Re: ObjC data structure for C++/ObjC++ objects?
Re: ObjC data structure for C++/ObjC++ objects?
- Subject: Re: ObjC data structure for C++/ObjC++ objects?
- From: Andrew Merenbach <email@hidden>
- Date: Fri, 7 Nov 2008 21:33:31 -0800
Greetings, Jonathan,
If you can afford to target 10.5+ only, you can use an NSMapTable,
which is a mutable type of collection "modeled after NSDictionary" but
"can contain arbitrary pointers (its contents are not constrained to
being objects)"; it can also "hold weak references to its keys and/or
values." It's probably a little more friendly than using
CFMutableDictionary. Hope this helps!
Cheers,
Andrew
On Nov 7, 2008, at 9:12 PM, Jonathan Bailey wrote:
Hi Michael -
Thanks much for your response. I actually did originally intend to use
an STL map, but I couldn't get it to work. It seemed that when I added
a C++ object to a map declared as an instance variable within my
ObjC++ class's header file, this generated an "EXC_BAD_ACCESS" signal
- and no exception thrown.

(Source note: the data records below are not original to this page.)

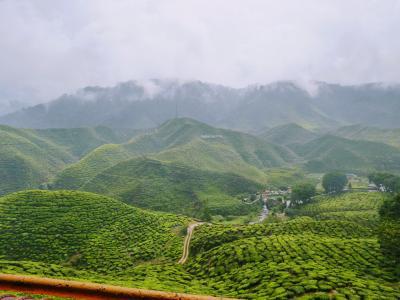 【2020年マレーシア】 7 キャメロンハイランドという名の避暑地の茶畑に行く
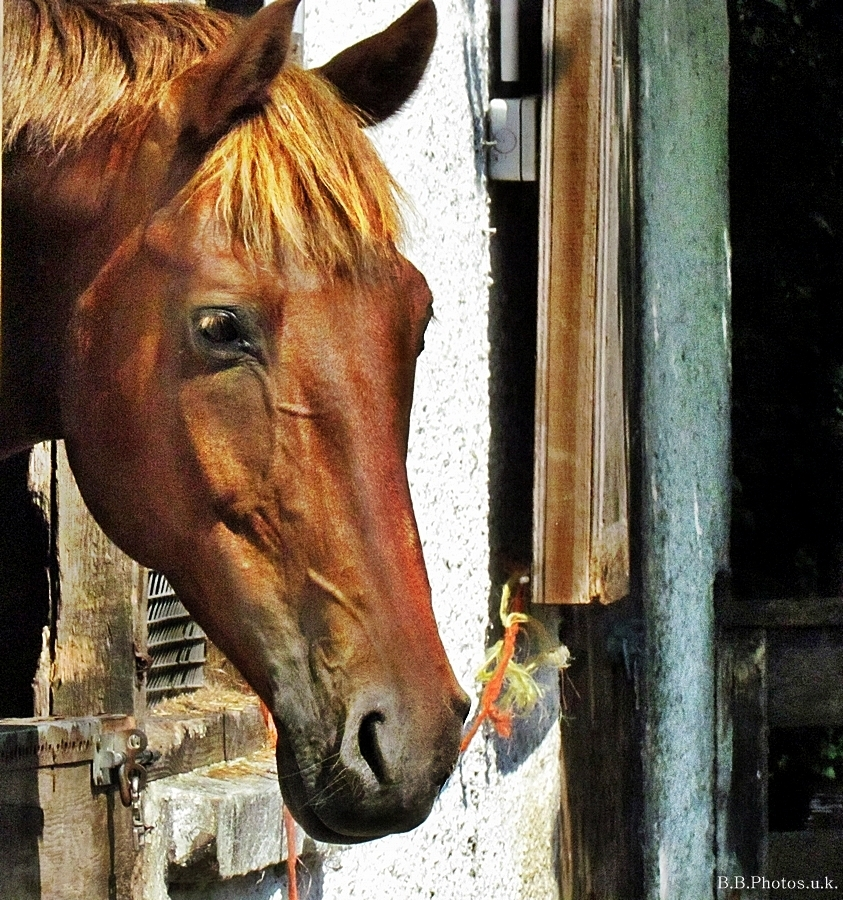 horse brown stable colour light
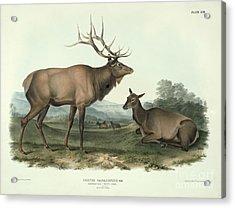 American Elk Acrylic Print by John James Audubon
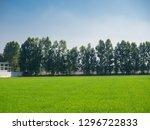 rice field green grass blue sky.... | Shutterstock . vector #1296722833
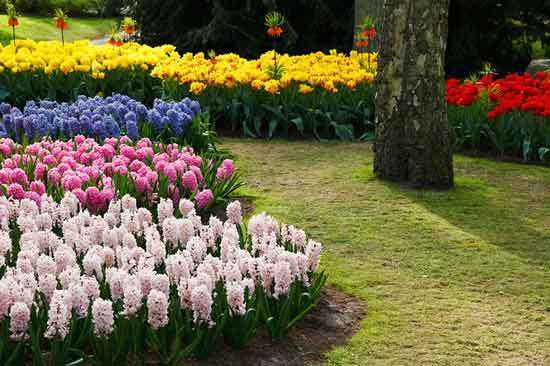 flower beds to Stop Grass from Spreading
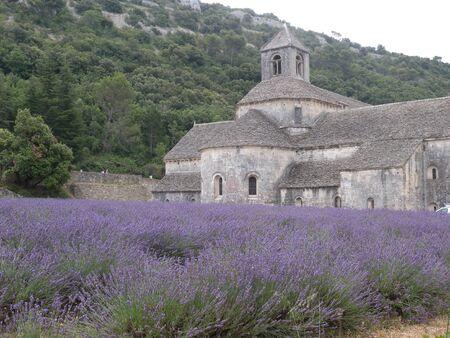 enaques Abbey lavander flower orchard at Gordes Luberon Provence France
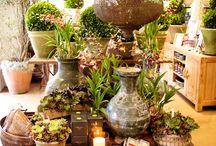 Flower shop...Florist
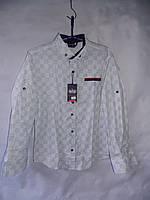 """Рубашка детская на мальчика с длинным рукавом (6-11 лет) """"Prest"""" RS2-5034"""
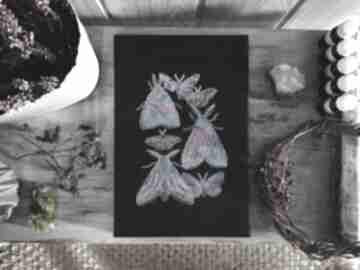 dekoracje! obraz obrazek-haftowany ćmy czarny-obraz obraz-z-ćmami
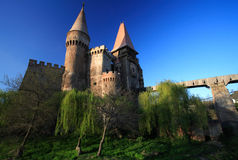 Corvinesti Castle Royalty Free Stock Photos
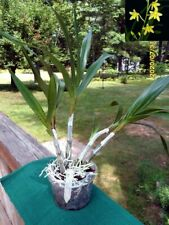 Ansellia africana 'Garden Party' species orchid plant/scarce yellow form-Roots!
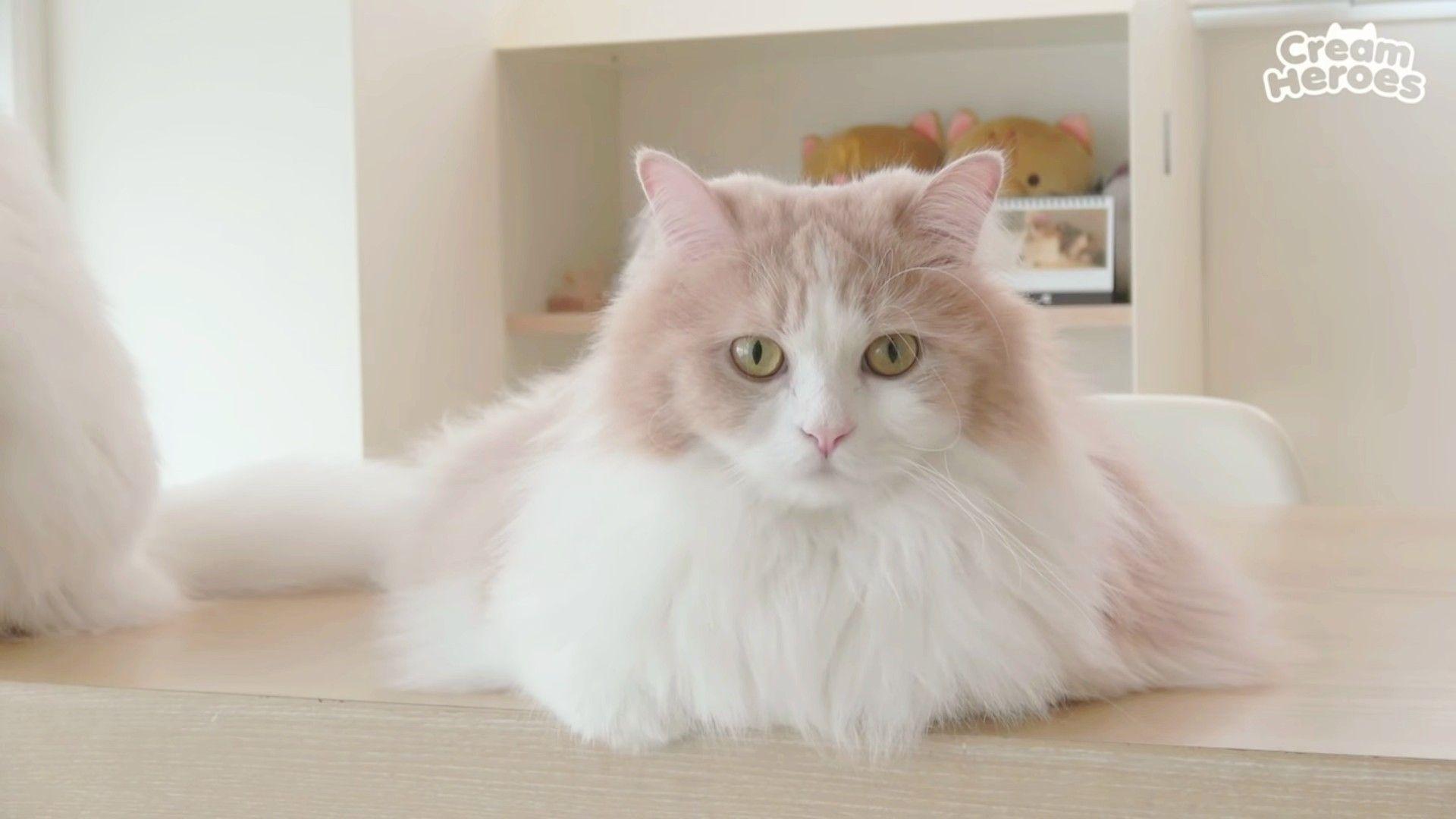 Dd Dun Dun Kucing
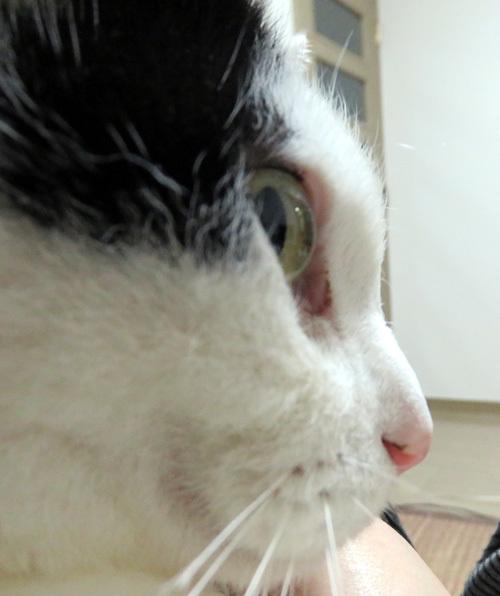 ちっぷの横顔の鼻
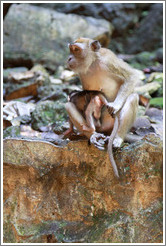 Mother and child monkeys, Batu Caves.  The mother is holding the child's tail to keep him from running off.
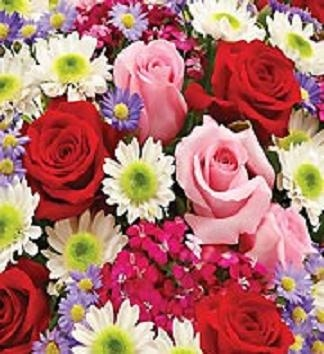 Florist Choice The Very Best Flowers of the Day!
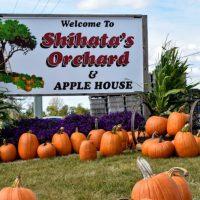 Shihata's Orchard in Prairie du Chien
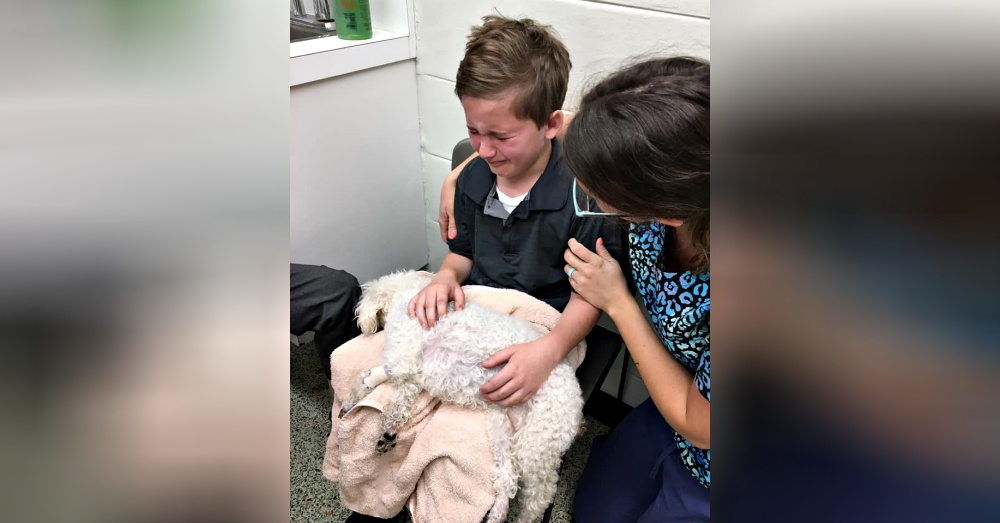 Adopted Boy Wanted To Be The One To Hold His Dying Dog As She Went To Heaven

As a test, I created a temp STL map in the
implementation/.mm file for this class, and added my C++ object to
that map and it seemed to work fine. So I assumed that templated
classes weren't supported as instance variables for an ObjC++ class.
I'll definitely investigate using CFMutableDictionary instead if
indeed STL won't work for instance variables.
Thanks, JB
On Fri, Nov 7, 2008 at 10:29 PM, Michael Ash <email@hidden>
wrote:
On Fri, Nov 7, 2008 at 8:41 PM, Jonathan Bailey <email@hidden>
wrote:
Hi all -
I am trying to find a way to create a dynamically-growable
objective C
data structure within objective C++ code, such as a
NSMutableDictionary, that can store values that are pointers to an
objective C++ or straight-up C++ object.
NSMutableDictionary seems to only accept pointers to objective C
objects, however, and not to arbitrary objects. This seems like a
simple thing to do but I am a bit stumped. Does anyone know of a way
to do this?
CFMutableDictionary will accept arbitrary pointers, and allows you to
provide callbacks so that it knows how to work with them.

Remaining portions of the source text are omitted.